→ SELECTION
>> begin

Daylighting systems, which use natural lighting to supplement electric lighting, have the potential to cut energy use, reduce peak demand, and create a more desirable indoor environment, yet these systems often fail to live up to their potential. Two recent studies highlight some of the difficulties that arise when implementing daylighting systems and suggest possible solutions. The first, a study of six high-performance buildings by researchers at the National Renewable Energy Laboratory, found shortcomings in the daylighting systems in all six buildings. The second, conducted by researchers at The Weidt Group who have studied more than 100 daylighting systems for a variety of building types, found that automatic switching or dimming control systems often don't provide the expected energy savings.

Yet some daylighting systems work well, cutting lighting energy use by 20 to 80 percent and offering intangible benefits as well. The key to getting more systems to live up to their potential lies in combining good design with commissioning, effectively coordinating the efforts of many building disciplines, and training building occupants in how to use the systems. This includes incorporating more-effective products that are either already available or soon to come to market.

Energy service providers (ESPs) are helping to bring the benefits of daylighting from theory to reality by participating in programs that encourage the installation of daylighting systems and educate designers and developers on how best to capture the benefits of daylighting. Just as ongoing education by government agencies, efficiency organizations, manufacturers, and ESPs were essential to winning acceptance for the use of occupancy sensors, we think similar efforts could do the same for daylighting.

>> end

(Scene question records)
>> begin

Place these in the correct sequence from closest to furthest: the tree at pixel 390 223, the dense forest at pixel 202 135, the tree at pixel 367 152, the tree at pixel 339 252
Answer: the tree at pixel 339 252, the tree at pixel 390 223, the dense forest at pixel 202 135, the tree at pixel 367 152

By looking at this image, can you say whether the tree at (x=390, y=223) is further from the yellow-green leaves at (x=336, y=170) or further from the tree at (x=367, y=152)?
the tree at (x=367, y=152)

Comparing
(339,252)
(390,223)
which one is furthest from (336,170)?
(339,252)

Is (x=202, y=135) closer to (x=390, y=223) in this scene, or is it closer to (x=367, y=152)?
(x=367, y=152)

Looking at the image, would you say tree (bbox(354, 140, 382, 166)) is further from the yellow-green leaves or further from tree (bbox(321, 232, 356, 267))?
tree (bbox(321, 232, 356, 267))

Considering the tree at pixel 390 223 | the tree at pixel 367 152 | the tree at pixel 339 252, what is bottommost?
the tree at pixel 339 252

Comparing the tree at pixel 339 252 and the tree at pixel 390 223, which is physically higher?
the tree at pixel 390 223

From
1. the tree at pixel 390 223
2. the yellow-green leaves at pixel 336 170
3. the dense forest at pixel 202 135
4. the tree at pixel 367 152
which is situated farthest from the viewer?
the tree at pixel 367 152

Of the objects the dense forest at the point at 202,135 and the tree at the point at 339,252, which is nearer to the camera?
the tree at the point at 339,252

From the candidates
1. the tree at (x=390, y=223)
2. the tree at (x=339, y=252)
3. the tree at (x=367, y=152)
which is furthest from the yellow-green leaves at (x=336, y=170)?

>> end

→ COMPLETE THE FOLLOWING
(A) From the daylighting text, transcribe the passage between "Yet some daylighting" and "come to market.", inclusive.
(B) According to the daylighting text, by how much can well-functioning daylighting systems cut lighting energy use?

→ THE REPLIES
(A)
Yet some daylighting systems work well, cutting lighting energy use by 20 to 80 percent and offering intangible benefits as well. The key to getting more systems to live up to their potential lies in combining good design with commissioning, effectively coordinating the efforts of many building disciplines, and training building occupants in how to use the systems. This includes incorporating more-effective products that are either already available or soon to come to market.

(B) By 20 to 80 percent.